Efficacy of spinal manipulation and mobilization for low back pain and neck pain: a systematic review and best evidence synthesis
Gert Bronfort PhD, DC, Mitchell Haas DC, MAb, Roni L. Evans DC, MSa and Lex M. Bouter PhDc
The Spine Journal, Volume 4, Issue 3, May-June 2004, Pages 335-356
Despite the many published randomized clinical trials (RCTs), a substantial number of reviews and several national clinical guidelines, much controversy still remains regarding the evidence for or against efficacy of spinal manipulation for low back pain and neck pain.
To reassess the efficacy of spinal manipulative therapy (SMT) and mobilization (MOB) for the management of low back pain (LBP) and neck pain (NP), with special attention to applying more stringent criteria for study admissibility into evidence and for isolating the effect of SMT and/or MOB.
RCTs including 10 or more subjects per group receiving SMT or MOB and using patient-oriented primary outcome measures (eg, patient-rated pain, disability, global improvement and recovery time).
Articles in English, Danish, Swedish, Norwegian and Dutch reporting on randomized trials were identified by a comprehensive search of computerized and bibliographic literature databases up to the end of 2002. Two reviewers independently abstracted data and assessed study quality according to eight explicit criteria. A best evidence synthesis incorporating explicit, detailed information about outcome measures and interventions was used to evaluate treatment efficacy. The strength of evidence was assessed by a classification system that incorporated study validity and statistical significance of study results. Sixty-nine RCTs met the study selection criteria and were reviewed and assigned validity scores varying from 6 to 81 on a scale of 0 to 100. Forty-three RCTs met the admissibility criteria for evidence.
Acute LBP: There is moderate evidence that SMT provides more short-term pain relief than MOB and detuned diathermy, and limited evidence of faster recovery than a commonly used physical therapy treatment strategy.
Chronic LBP: There is moderate evidence that SMT has an effect similar to an efficacious prescription nonsteroidal anti-inflammatory drug, SMT/MOB is effective in the short term when compared with placebo and general practitioner care, and in the long term compared to physical therapy. There is limited to moderate evidence that SMT is better than physical therapy and home back exercise in both the short and long term. There is limited evidence that SMT is superior to sham SMT in the short term and superior to chemonucleolysis for disc herniation in the short term. However, there is also limited evidence that MOB is inferior to back exercise after disc herniation surgery.
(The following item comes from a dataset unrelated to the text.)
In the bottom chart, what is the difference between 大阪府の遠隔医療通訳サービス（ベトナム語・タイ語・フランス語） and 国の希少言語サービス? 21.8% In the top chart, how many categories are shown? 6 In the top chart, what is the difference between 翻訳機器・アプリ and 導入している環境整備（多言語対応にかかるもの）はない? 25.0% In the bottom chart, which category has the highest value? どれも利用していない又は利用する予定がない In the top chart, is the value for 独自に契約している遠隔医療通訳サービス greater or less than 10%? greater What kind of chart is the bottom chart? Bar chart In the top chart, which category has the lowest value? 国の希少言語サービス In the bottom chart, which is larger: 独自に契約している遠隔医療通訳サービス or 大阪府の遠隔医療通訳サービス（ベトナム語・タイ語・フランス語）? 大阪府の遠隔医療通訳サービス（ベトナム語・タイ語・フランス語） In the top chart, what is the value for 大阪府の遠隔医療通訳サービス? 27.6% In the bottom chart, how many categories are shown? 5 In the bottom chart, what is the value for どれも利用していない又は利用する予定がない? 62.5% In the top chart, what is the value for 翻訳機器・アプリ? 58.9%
Mix of acute and chronic LBP: SMT/MOB provides either similar or better pain outcomes in the short and long term when compared with placebo and with other treatments, such as McKenzie therapy, medical care, management by physical therapists, soft tissue treatment and back school.
Acute NP: There are few studies, and the evidence is currently inconclusive.
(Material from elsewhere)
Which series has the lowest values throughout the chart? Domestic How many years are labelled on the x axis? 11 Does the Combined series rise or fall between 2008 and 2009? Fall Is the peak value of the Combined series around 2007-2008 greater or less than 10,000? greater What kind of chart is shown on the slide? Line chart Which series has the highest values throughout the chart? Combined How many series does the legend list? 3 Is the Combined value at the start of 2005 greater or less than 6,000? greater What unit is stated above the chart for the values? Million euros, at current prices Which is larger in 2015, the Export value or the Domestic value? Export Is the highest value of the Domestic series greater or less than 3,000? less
Chronic NP: There is moderate evidence that SMT/MOB is superior to general practitioner management for short-term pain reduction but that SMT offers at most similar pain relief to high-technology rehabilitative exercise in the short and long term.
Mix of acute and chronic NP: The overall evidence is not clear. There is moderate evidence that MOB is superior to physical therapy and family physician care, and similar to SMT in both the short and long term. There is limited evidence that SMT, in both the short and long term, is inferior to physical therapy.
Our data synthesis suggests that recommendations can be made with some confidence regarding the use of SMT and/or MOB as a viable option for the treatment of both low back pain and NP. There have been few high-quality trials distinguishing between acute and chronic patients, and most are limited to shorter-term follow-up. Future trials should examine well-defined subgroups of patients, further address the value of SMT and MOB for acute patients, establish optimal number of treatment visits and consider the cost-effectiveness of care.